My father is a pilot of small planes. When I was growing up, he used to take me to the Wadsworth Municipal Airport on Saturdays to pal around with his pilot buddies at their hangars. Sometimes we'd take short trips, just for fun, to some other municipal airport nearby. The diner at Carrol County Airport served great pies. But forget about the pies---I got to fly!
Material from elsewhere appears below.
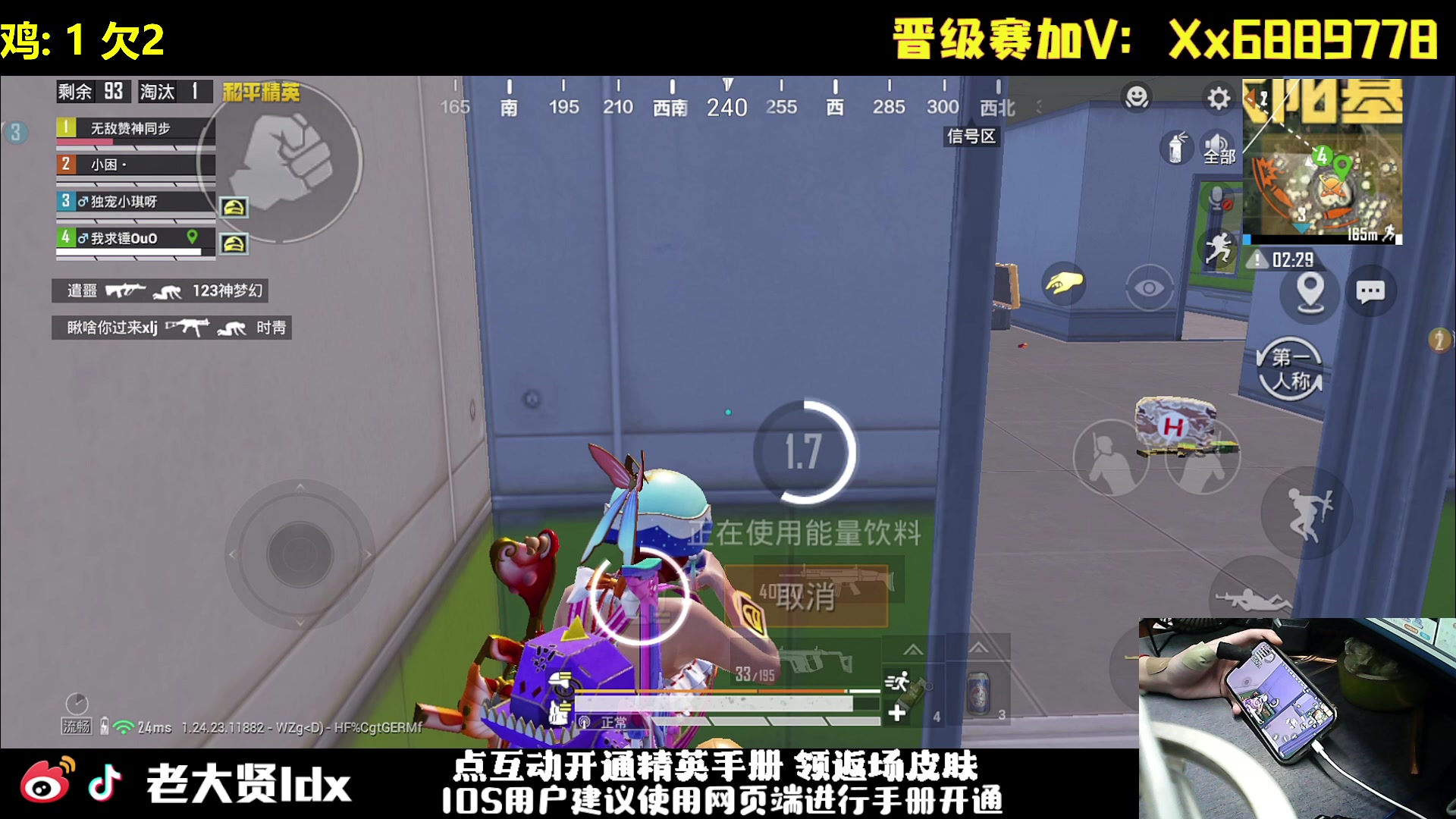 【2023-10-31 21点场】老大贤：皇冠1v4：一个人也要像一支军队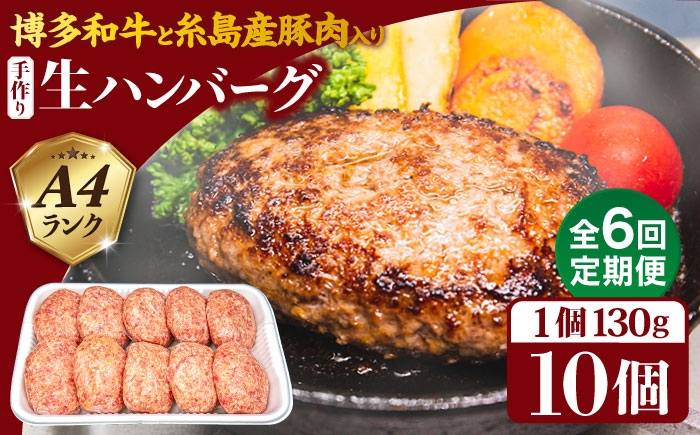 
                  【全6回定期便】博多和牛と糸島産豚肉入り手作り生ハンバーグ130g×10個×6回 計60個 糸島ミートデリ工房 [ACA255]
As a little kid, he'd stick me in the copilot seat and let me take the yoke from time to time.
There were a number of pilot sayings from that era that stuck with me. My father had a few of these on placards in his hangar.
"There are old pilots, and there are bold pilots, but there are no old, bold pilots."
"The air, like the sea, is very unforgiving of an error."
And one of the nearby airports had "Steve's Weather Rock," a 20-pound hunk of granite on a chain, hanging outside of its administration building, with a sign that read:
"If it's wet, it's raining." "If it's white, it's snowing." "If it's swinging, it's windy." "If it's hanging straight out, it's too windy to fly."
Keep that in mind as you take to the sky.